Roland Barth and Collegiality - Steve Barkley

Roland Barth and Collegiality

I have been creating a series of blogs and podcasts that identify some of the researchers, authors, and presenters who influenced my early days exploring coaching and teaming in schools. I am hoping those who are “newer” to coaching roles might value some history and that those more seasoned might appreciate revisiting those earlier days of building a coaching culture.

Many years back while visiting a friend, who was a principal and frequently called from her office, I found myself pursuing her bookshelf for a distraction and a chance to find out what I might be missing. I found a copy of Improving Schools from Within by Roland Barth (Jossey-Bass 1990). Reading a few pages lead to a request to “borrow” the book which I finished reading over the next few days.

I had previously read and quoted from several articles by Barth but I hadn’t read this book. I was surprised by how Barth’s descriptions of difficulties facing teachers and principals were and are still present and, in some cases, even more severe. My work with school improvement, professional development, coaching and professional learning communities is built around my belief that collegiality is a critical element in any plan to increase student achievement.

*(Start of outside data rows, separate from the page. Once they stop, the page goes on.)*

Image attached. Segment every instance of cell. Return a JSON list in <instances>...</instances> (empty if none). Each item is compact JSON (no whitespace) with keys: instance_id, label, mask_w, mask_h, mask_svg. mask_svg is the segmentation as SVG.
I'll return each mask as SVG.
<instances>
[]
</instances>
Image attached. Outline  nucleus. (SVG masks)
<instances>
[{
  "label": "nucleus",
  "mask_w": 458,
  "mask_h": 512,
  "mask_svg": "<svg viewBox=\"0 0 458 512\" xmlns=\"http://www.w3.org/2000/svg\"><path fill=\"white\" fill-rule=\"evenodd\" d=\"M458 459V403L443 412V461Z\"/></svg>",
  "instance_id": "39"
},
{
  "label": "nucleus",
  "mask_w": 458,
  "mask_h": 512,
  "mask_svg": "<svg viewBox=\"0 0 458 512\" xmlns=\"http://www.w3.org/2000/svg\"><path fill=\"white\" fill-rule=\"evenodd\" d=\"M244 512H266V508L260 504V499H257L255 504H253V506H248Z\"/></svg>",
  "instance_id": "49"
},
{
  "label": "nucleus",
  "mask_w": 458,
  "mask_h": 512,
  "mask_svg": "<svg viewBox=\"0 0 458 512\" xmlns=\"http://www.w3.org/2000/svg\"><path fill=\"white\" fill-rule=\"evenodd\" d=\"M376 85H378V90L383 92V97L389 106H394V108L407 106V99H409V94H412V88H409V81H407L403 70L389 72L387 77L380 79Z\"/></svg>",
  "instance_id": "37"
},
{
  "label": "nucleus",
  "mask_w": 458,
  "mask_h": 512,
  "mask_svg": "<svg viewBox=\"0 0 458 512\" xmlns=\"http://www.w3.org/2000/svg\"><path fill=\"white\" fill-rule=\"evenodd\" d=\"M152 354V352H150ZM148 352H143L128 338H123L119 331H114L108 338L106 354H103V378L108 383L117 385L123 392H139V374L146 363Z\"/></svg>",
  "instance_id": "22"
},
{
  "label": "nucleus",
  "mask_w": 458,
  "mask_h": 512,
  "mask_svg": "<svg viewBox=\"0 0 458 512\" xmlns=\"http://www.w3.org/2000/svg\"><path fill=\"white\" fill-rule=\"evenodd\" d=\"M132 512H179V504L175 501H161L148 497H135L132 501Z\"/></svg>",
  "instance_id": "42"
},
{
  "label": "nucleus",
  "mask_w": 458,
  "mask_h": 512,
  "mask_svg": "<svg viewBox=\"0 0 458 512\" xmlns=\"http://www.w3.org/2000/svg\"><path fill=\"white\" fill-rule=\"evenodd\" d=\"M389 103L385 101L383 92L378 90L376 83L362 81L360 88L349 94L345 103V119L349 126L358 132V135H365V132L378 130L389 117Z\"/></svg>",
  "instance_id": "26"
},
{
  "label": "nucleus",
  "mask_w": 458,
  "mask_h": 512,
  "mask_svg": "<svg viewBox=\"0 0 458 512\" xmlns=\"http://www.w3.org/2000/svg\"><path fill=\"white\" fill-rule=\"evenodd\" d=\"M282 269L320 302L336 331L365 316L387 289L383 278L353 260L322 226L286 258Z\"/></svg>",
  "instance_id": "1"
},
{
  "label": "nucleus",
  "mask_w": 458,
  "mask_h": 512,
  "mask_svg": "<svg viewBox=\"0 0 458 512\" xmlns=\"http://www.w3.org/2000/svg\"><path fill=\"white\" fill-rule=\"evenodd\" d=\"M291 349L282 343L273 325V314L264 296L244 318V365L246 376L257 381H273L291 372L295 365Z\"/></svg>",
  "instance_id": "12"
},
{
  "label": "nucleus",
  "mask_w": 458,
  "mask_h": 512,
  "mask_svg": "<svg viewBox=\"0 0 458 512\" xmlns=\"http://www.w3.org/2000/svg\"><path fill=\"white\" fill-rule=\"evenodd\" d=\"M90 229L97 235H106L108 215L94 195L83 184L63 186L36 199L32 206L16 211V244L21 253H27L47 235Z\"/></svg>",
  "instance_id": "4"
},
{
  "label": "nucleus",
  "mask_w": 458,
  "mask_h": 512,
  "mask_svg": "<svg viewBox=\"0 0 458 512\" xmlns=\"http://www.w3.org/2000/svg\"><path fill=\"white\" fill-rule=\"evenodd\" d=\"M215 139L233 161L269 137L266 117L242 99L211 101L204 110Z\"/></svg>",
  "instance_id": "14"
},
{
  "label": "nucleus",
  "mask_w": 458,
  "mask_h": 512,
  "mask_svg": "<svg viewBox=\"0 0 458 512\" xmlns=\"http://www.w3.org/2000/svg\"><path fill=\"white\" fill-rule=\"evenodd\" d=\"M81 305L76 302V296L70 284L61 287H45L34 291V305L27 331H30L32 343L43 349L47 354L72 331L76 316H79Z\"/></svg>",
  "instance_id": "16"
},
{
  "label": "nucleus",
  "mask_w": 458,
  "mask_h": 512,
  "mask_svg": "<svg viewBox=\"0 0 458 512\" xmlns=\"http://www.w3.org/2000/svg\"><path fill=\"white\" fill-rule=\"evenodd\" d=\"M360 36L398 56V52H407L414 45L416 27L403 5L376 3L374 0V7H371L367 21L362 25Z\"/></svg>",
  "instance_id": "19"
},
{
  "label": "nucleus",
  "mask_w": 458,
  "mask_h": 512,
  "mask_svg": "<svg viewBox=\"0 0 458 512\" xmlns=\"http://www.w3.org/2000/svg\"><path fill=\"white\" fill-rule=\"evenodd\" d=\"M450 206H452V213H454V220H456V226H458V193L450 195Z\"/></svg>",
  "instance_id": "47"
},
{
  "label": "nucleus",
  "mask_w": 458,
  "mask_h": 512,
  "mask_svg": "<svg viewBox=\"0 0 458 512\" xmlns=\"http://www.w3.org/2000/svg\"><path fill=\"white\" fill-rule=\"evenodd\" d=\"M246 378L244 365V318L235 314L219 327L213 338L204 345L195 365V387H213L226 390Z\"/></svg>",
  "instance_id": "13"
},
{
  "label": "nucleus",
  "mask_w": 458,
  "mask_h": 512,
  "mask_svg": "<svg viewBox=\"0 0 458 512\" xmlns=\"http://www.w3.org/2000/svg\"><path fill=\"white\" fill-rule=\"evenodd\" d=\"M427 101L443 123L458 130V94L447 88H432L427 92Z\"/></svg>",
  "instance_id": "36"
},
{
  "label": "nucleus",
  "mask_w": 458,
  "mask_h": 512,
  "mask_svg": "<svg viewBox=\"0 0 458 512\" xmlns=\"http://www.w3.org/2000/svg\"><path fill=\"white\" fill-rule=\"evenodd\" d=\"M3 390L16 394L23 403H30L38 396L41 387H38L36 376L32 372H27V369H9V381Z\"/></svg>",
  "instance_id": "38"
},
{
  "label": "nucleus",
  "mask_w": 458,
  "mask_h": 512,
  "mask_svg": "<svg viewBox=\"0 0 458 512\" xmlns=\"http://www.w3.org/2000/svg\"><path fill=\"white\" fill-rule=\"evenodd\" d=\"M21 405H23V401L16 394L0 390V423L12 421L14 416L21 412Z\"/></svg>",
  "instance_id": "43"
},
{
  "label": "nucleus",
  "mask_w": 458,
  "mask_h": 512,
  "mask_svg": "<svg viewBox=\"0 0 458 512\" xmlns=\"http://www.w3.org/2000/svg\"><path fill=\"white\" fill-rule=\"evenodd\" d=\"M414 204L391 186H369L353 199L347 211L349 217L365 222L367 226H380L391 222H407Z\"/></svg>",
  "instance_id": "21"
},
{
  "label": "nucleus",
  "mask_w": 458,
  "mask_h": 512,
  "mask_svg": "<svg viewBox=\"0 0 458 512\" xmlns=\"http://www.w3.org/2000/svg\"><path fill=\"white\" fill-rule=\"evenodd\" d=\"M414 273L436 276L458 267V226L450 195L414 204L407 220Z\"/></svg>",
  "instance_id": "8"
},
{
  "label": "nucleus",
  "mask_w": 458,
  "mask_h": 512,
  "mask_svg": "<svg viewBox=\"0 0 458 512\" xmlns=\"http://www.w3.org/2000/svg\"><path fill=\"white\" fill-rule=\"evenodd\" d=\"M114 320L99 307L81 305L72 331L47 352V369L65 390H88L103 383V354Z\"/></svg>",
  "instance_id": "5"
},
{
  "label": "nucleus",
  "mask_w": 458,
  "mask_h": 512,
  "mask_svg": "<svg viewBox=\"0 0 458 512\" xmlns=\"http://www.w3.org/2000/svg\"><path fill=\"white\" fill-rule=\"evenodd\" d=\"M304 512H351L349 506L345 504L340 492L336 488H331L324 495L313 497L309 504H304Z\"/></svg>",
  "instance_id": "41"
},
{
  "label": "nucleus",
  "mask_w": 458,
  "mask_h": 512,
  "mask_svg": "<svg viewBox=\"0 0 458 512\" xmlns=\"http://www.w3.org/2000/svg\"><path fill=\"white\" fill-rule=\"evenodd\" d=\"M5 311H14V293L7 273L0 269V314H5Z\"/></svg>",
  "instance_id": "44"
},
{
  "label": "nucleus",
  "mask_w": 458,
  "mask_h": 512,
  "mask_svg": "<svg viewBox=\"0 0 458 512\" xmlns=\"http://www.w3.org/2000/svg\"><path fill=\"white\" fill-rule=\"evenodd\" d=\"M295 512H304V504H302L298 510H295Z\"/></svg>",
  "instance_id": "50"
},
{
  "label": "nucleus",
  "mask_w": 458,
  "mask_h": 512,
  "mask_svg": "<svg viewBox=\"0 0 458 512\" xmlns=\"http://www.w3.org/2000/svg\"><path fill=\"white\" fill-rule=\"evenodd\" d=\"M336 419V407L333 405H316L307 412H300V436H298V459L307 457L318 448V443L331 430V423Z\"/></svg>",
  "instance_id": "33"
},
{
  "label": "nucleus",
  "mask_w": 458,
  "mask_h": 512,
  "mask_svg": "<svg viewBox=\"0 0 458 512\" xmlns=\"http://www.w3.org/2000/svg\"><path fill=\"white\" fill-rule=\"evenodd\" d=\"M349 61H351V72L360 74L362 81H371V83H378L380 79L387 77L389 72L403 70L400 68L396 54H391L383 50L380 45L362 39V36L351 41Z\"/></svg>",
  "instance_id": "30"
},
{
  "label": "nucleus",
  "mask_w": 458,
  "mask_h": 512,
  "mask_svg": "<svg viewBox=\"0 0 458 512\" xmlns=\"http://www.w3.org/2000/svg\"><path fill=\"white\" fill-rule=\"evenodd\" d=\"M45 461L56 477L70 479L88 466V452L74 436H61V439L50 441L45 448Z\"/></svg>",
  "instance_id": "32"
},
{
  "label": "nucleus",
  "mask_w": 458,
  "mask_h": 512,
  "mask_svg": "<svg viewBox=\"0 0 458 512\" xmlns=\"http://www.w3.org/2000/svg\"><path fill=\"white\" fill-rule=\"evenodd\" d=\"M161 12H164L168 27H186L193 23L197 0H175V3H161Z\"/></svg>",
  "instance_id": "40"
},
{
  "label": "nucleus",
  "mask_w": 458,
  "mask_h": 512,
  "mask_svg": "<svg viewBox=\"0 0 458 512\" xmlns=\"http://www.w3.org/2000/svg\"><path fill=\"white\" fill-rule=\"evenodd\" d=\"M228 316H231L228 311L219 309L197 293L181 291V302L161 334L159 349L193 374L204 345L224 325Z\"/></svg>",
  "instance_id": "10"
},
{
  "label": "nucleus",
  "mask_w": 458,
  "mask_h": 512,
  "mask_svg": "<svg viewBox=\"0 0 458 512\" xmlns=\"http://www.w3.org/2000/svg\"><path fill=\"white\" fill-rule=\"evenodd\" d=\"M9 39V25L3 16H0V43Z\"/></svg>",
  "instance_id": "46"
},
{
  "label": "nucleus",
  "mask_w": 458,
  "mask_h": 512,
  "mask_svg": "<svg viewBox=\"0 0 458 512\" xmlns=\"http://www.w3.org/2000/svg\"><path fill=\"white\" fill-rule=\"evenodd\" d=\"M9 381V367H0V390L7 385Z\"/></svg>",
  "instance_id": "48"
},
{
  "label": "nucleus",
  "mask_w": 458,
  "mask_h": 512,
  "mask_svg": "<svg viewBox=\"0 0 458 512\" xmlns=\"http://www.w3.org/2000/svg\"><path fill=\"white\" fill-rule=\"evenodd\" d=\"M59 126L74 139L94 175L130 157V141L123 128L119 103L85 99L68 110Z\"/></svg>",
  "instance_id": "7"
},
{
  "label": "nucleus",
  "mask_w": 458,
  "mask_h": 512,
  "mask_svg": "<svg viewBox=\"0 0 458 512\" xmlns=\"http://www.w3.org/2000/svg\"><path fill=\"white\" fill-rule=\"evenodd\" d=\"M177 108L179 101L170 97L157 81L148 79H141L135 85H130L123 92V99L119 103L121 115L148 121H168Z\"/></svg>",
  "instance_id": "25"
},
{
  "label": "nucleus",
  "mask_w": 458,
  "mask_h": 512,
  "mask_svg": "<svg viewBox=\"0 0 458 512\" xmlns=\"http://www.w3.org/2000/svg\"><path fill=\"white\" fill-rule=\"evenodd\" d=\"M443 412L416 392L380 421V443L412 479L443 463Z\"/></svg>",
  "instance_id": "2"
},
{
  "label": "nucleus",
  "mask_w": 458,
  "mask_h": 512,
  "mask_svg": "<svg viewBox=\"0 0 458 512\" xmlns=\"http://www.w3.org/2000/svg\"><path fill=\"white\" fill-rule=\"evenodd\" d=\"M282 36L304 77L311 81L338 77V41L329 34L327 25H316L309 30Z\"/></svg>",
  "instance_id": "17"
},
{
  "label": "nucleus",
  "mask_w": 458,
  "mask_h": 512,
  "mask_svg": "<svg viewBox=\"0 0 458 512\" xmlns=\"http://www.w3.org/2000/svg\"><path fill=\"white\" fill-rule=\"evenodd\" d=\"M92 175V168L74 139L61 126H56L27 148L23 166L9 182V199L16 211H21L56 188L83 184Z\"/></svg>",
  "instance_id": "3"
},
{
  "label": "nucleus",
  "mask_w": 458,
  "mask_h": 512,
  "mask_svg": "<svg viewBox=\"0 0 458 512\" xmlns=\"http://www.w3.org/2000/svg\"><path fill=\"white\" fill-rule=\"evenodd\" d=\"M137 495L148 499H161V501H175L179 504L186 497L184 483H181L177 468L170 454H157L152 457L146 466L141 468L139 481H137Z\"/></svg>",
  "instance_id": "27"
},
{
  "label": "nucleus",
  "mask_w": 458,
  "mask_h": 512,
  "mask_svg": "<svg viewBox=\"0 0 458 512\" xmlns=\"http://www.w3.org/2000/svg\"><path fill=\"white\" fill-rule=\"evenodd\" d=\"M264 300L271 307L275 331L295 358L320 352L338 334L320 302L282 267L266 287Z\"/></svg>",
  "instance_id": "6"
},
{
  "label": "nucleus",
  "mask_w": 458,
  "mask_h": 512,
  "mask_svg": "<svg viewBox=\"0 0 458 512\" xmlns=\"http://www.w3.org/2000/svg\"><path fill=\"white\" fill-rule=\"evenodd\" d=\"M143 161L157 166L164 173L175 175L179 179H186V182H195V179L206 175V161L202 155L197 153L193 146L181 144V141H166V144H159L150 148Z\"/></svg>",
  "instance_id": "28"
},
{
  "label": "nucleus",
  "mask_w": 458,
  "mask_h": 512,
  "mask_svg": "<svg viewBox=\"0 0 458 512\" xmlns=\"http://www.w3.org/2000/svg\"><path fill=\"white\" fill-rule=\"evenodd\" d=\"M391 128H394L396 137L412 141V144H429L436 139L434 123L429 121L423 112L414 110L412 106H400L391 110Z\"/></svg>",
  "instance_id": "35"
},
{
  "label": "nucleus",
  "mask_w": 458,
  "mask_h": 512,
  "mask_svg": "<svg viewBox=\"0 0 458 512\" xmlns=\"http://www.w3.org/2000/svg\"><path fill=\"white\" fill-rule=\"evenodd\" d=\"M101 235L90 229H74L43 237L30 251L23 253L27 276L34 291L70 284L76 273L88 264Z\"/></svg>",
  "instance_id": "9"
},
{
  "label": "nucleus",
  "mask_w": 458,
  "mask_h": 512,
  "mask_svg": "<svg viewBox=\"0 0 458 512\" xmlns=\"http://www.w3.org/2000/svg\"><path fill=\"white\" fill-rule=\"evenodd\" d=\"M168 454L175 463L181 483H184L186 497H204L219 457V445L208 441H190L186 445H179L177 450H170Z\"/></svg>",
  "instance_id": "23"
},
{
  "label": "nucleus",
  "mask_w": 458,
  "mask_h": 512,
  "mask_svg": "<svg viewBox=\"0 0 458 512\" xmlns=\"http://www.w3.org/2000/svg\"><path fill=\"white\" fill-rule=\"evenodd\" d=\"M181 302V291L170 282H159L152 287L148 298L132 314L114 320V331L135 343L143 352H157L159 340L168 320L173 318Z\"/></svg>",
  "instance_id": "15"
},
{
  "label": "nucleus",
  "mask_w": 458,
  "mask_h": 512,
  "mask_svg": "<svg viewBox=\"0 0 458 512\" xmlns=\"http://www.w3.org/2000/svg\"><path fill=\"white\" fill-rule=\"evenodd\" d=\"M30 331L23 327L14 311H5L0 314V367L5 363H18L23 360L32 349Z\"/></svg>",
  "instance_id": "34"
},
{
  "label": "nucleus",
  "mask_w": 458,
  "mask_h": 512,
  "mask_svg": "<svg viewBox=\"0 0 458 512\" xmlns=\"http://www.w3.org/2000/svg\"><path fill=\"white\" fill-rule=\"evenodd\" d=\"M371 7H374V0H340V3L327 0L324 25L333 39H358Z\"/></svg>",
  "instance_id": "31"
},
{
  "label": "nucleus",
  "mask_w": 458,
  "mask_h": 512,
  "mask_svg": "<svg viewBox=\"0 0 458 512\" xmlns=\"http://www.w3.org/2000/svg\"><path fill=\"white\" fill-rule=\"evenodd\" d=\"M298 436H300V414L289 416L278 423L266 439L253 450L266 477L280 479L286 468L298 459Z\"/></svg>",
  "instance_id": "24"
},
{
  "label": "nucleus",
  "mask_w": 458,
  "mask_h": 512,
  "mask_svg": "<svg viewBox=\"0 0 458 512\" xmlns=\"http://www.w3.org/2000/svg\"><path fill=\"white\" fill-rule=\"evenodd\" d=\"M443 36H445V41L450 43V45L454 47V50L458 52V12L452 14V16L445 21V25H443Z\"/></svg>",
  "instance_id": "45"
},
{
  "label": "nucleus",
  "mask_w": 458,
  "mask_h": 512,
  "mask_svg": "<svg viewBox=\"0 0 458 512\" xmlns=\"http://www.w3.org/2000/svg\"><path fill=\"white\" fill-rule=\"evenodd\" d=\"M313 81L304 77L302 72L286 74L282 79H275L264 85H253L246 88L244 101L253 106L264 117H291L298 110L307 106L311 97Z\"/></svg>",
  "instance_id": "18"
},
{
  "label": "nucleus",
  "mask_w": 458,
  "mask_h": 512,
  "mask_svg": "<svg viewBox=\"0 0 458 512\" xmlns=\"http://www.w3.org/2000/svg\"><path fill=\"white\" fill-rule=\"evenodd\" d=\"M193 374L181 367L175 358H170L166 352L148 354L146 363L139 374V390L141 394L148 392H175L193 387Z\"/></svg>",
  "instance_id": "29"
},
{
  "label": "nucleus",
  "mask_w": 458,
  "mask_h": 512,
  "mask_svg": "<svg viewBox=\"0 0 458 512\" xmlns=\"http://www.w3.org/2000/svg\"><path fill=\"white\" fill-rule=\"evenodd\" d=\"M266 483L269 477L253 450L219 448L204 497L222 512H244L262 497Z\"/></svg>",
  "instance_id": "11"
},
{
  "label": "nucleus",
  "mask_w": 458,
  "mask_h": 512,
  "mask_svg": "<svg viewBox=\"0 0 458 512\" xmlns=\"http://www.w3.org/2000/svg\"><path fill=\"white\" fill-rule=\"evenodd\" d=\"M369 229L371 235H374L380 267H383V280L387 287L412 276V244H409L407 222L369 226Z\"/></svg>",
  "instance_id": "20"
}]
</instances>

Here are my thoughts that I found reinforced in Barth’s writing:

  • Until a school becomes collegial, it will not reach maximum student achievement. (Positively phrased: If we can increase teacher collegiality, it will have a positive impact on student achievement.)

Barth: “My years in schools suggest that the quality of adult relationships within a school has more to do with the quality and character of the school and with the accomplishments of students than any other factor. (163) “Unless adults talk with one another, observe one another, and help one another, very little will change.” (32)

  • In working with instructional coaches, I have suggested that one of their job descriptions should be the building of teacher collegiality. There is rarely sufficient time for an instructional coach to provide all the coaching that needs to occur. By getting teachers to be collegial and coaching each other, the coach’s work is more likely to impact students. Building a collegial culture takes conscious, purposeful actions.

Barth’s words reinforce the need to “work at” collegiality-

 “… collegiality is not the natural state of things in schools and never will be. It will not occur on its own. It seems that collegiality will come to schools only if it is valued and deliberately sought after, only if someone deliberately takes action to overcome the obstacles.” (32-33)

  • I have written and presented often about the importance of the instructional coach and principal partnership. The coach should make the principal look good. The principal should make the coach look good. In that situation teachers are most likely to place confidence in both the coach and the principal as a culture of collegiality is modeled by these two school leaders. I often recommend the coach and principal publicly coach each other.

Barth: “There are many important relationships within a school… I am convinced that none of these relationships has a greater effect on the quality of life under the roof of the schoolhouse than the relationship between teacher and principal. I have found no characteristic of a good school more pervasive than a healthy teacher-principal relationship– and no characteristic of a troubled school more common than a troubled, embattled administrator-teacher relationship.” (19)

Following Barth’s death in 2021, Jon Saphier (Research for Better Teaching) posted a tribute to Barth titled “Framing an Era”.  Jon shared his personal connections with Roland Barth and the impact of Barth’s work identifying the important role of school leader as a “builder of culture.” [ An interesting history connection: In the early 70’s Jon Saphier and I were both teachers on the staff of a new K-8 school in New Jersey that was built around teaching teams]

What signs indicate the quality of collegial relationships currently existing among your staff? Do you see signs of teachers being congenial but not being collegial? Are there signs of parallel teaching (teaching near each other not with each other)? Are interactions among teachers improving teaching and learning? What conscious leadership action actions are in place to build a culture of collegiality? How much collegiality is being modeled by your leadership team?